As duas empresas são “verdes”, têm operações digitais, e trabalham com um conceito de experiência e valorização da marca pelo cliente.
“São histórias de crescimento e não tem como um ativo desse tipo não ser caro. A questão é se essas empresas vão conseguir continuar crescendo e a que nível de rentabilidade,” disse um gestor.
A Rothy’s foi criada em 2016 em San Francisco. A empresa fabrica os calçados a partir da reciclagem de garrafas plásticas num processo inovador que transforma o plástico numa fibra delicada e maleável. Ela começou vendendo uma coleção de sapatilhas femininas e com o tempo foi diversificando os modelos e o público – além de sapatos masculinos e infantis, ela também vende bolsas.
Os produtos, que podem ir para a máquina de lavar, custam a partir de US$ 125. A empresa diz que já reciclou mais de 150 milhões de garrafas de plástico. A Rothy’s já nasceu digital: o canal responde por 95% das vendas. A empresa também tem uma operação de lojas físicas com sete unidades nos Estados Unidos.
Nos últimos 12 meses, a receita da Rothy’s foi de US$ 140 milhões e o EBITDA é positivo, mas a Alpargatas não disse em quanto. Desde 2017, o negócio cresce em média 50% ao ano.
“Não sabemos como a lucratividade da Rothy’s se compara à da Alpargatas. No entanto, o negócio parece desenhado para a aquisição do controle, o que sempre embute um prêmio. O múltiplo parece aceitável, mas claramente não foi uma pechincha”, escreveu Richard Cathcart, do Bradesco BBI.
Para os analistas, a operação faz todo o sentido com o discurso da Alpargatas de que buscaria diversificar seus produtos além das sandálias coloridas e aumentar sua exposição ao mercado americano e a receita em dólar – de quebra, com uma agenda sustentável.
As operações da Alpargatas e Rothy’s continuarão separadas – a produção da empresa americana é numa fábrica de 300 mil metros quadrados na China – e os fundadores da Rothy’s continuarão a ter participação relevante e ficarão à frente do negócio. A Alpargatas passará a ocupar 4 das 9 cadeiras do conselho.
A Alpargatas entende que poderá contribuir com a Rothy’s com sua expertise em varejo, em marketing e em gestão e construção de marca, além de promover a entrada dos produtos fora dos Estados Unidos.
Os pontos de interrogação permanecem.
“Qual o tamanho que a Rothy’s pode alcançar? A marca terá sucesso fora dos EUA? Como são os níveis de lucratividade atuais e futuros? A marca se tornará “icônica”, já que essa se mostrou uma dos principais testes para o M&A?”, perguntou o Bradesco.
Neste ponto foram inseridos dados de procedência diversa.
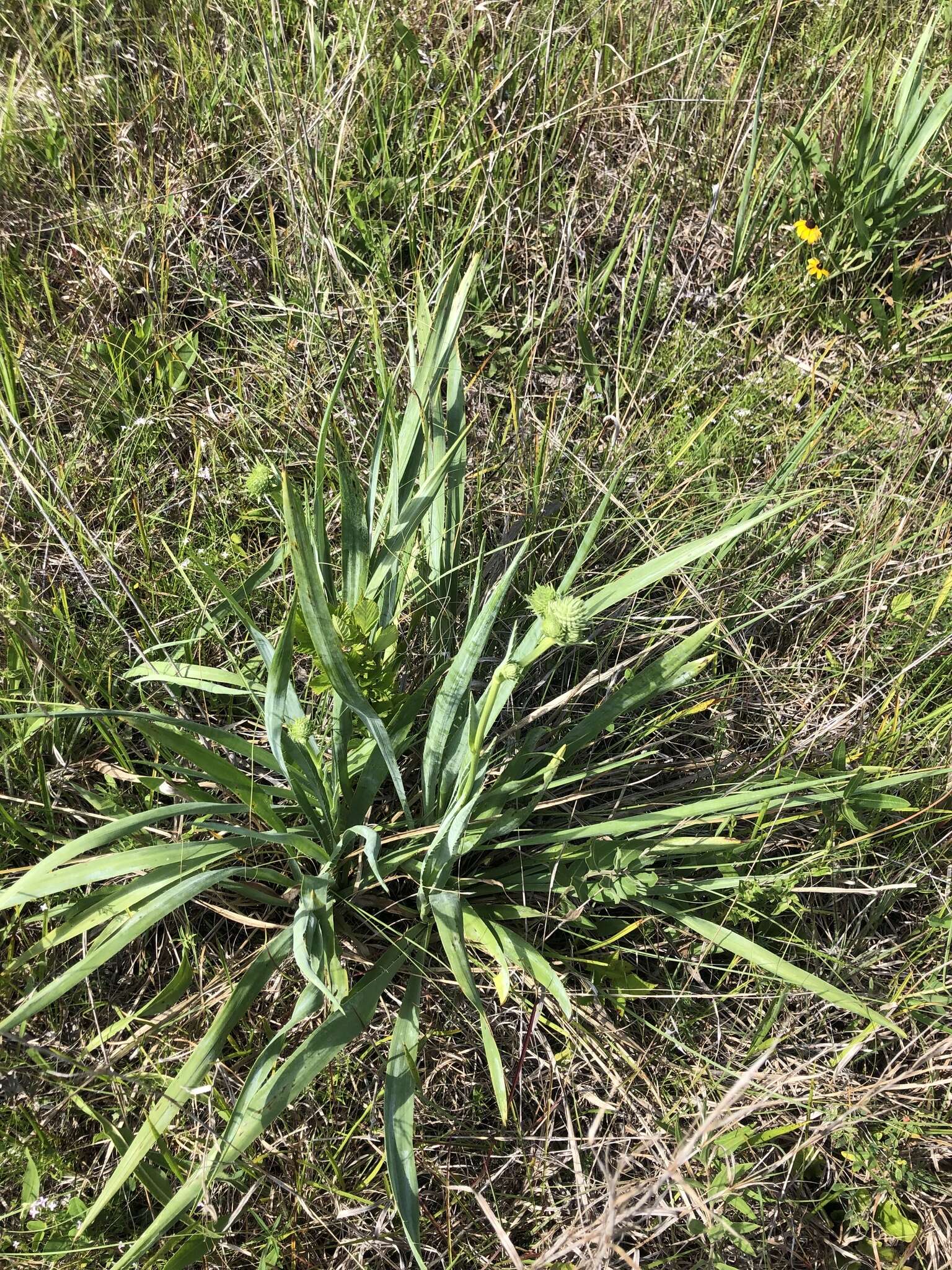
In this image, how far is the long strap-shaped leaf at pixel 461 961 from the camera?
121 cm

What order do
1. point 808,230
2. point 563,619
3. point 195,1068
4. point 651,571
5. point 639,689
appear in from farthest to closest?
point 808,230, point 639,689, point 651,571, point 195,1068, point 563,619

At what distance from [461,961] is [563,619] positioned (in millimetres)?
488

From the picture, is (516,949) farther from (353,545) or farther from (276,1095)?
(353,545)

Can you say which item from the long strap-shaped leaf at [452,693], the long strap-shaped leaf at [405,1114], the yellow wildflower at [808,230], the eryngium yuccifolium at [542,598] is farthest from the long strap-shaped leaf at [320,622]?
the yellow wildflower at [808,230]

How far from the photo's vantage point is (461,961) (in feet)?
3.98

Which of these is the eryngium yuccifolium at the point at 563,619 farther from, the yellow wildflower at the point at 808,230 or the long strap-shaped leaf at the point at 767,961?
the yellow wildflower at the point at 808,230

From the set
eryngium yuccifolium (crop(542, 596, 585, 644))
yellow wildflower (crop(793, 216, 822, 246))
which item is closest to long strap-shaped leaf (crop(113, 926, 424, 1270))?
eryngium yuccifolium (crop(542, 596, 585, 644))

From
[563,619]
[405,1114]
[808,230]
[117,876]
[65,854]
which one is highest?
[808,230]

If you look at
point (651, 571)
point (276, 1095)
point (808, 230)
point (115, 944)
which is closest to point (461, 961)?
point (276, 1095)

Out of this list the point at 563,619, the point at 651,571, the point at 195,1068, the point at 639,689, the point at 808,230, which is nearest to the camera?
the point at 563,619

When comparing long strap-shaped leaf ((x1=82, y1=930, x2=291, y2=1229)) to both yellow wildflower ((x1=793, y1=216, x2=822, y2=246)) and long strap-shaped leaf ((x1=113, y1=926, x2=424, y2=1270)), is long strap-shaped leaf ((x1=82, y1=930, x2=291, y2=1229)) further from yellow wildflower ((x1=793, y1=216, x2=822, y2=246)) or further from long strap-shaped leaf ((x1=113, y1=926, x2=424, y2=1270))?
yellow wildflower ((x1=793, y1=216, x2=822, y2=246))

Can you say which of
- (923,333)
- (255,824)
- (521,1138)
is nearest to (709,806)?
(521,1138)

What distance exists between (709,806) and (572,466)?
0.81m

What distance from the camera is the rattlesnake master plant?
3.86 feet
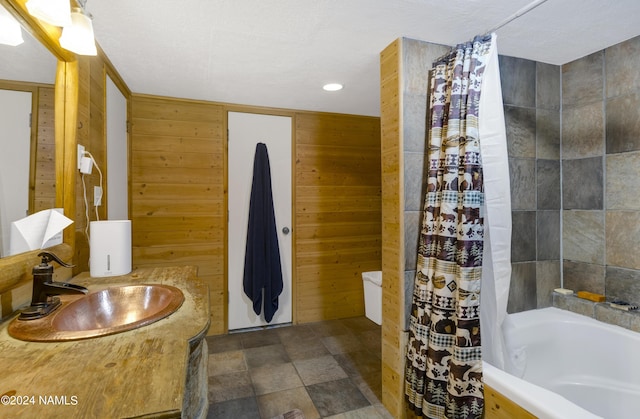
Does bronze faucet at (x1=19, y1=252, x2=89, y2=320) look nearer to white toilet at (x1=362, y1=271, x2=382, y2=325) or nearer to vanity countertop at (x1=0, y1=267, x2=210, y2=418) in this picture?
vanity countertop at (x1=0, y1=267, x2=210, y2=418)

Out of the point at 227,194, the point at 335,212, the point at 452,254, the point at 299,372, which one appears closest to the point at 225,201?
the point at 227,194

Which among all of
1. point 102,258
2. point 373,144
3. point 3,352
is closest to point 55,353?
point 3,352

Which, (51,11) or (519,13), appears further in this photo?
(519,13)

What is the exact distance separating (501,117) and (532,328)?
123 cm

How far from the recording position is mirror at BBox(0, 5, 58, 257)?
3.08ft

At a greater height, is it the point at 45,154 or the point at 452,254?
the point at 45,154

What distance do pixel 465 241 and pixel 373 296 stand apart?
1596 millimetres

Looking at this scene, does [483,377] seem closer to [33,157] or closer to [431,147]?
[431,147]

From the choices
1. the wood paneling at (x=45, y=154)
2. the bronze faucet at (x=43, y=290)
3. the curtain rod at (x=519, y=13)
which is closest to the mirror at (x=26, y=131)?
the wood paneling at (x=45, y=154)

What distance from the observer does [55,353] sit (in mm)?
736

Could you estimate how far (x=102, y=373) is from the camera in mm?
658

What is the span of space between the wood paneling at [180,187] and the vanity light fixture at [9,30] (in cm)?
163

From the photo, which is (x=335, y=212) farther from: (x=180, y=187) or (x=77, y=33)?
(x=77, y=33)

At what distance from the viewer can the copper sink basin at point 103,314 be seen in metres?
0.83
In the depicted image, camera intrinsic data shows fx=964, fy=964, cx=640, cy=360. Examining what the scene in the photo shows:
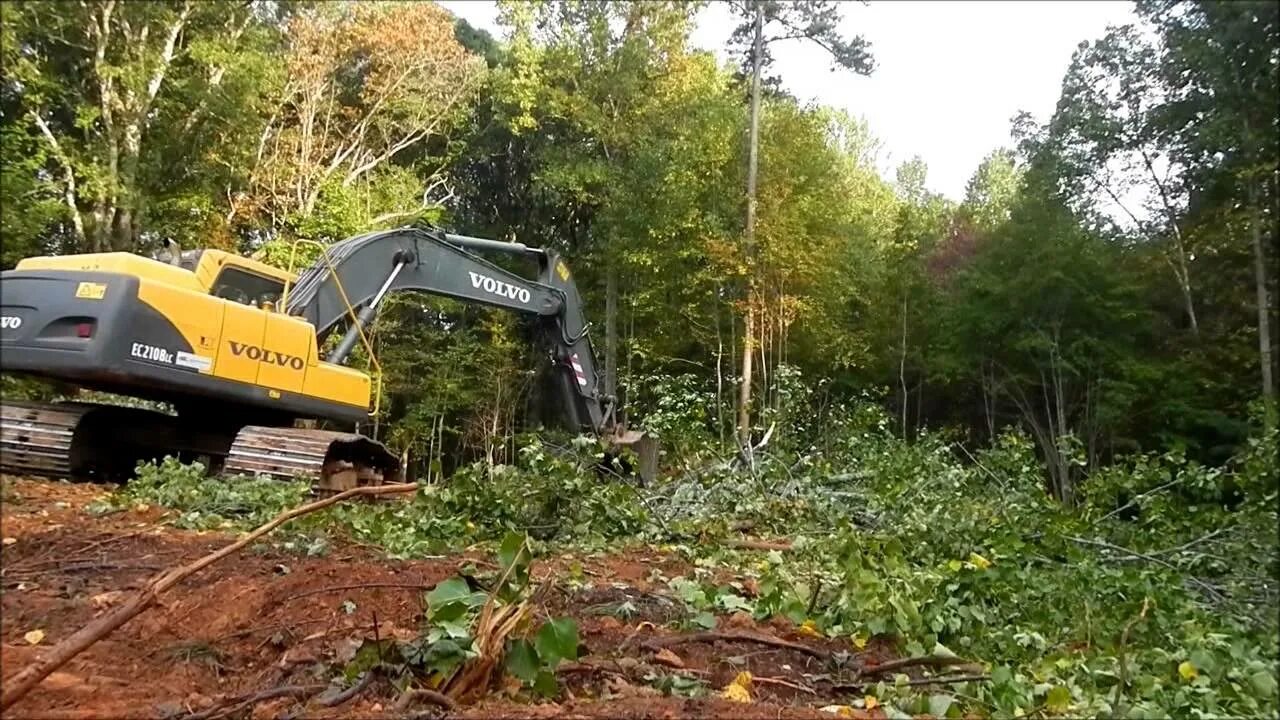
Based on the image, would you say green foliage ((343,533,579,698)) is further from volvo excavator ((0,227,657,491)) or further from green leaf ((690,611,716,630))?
green leaf ((690,611,716,630))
Os analistas também questionam se não faria mais sentido financiar a maior parte da aquisição com dívida em vez de equity para dar à empresa uma estrutura de capital mais eficiente.
A empresa ainda não decidiu se fará uma oferta pública ou privada, mas disse que os controladores – Itaúsa e a Cambuhy Investimentos, que concentram 86% das ONs da empresa e 56% do capital total – vão acompanhar a operação pelo menos para não serem diluídos.
Para outro gestor, o valuation está esticado para uma marca que ainda não é global e que, na visão dele, não conversa com a Havaianas. “Fico preocupado com a eventual perda de foco na internacionalização de Havaianas. Não vi benefícios para a principal marca da empresa com essa transação,” diz.
A analista da XP vê como riscos principais para a transação a escalabilidade da marca, já que os produtos da Rothy’s têm um tíquete médio mais alto (US$ 144) e parecem ter um processo produtivo complexo, enquanto Havaianas possui um posicionamento de preços mais democrático, pelo menos no Brasil, e são de fabricação simples.
Outro risco pode vir das cópias, visto que outras marcas, como Steve Madden, já estão replicando os modelos a preços mais baixos (cerca de US$ 70).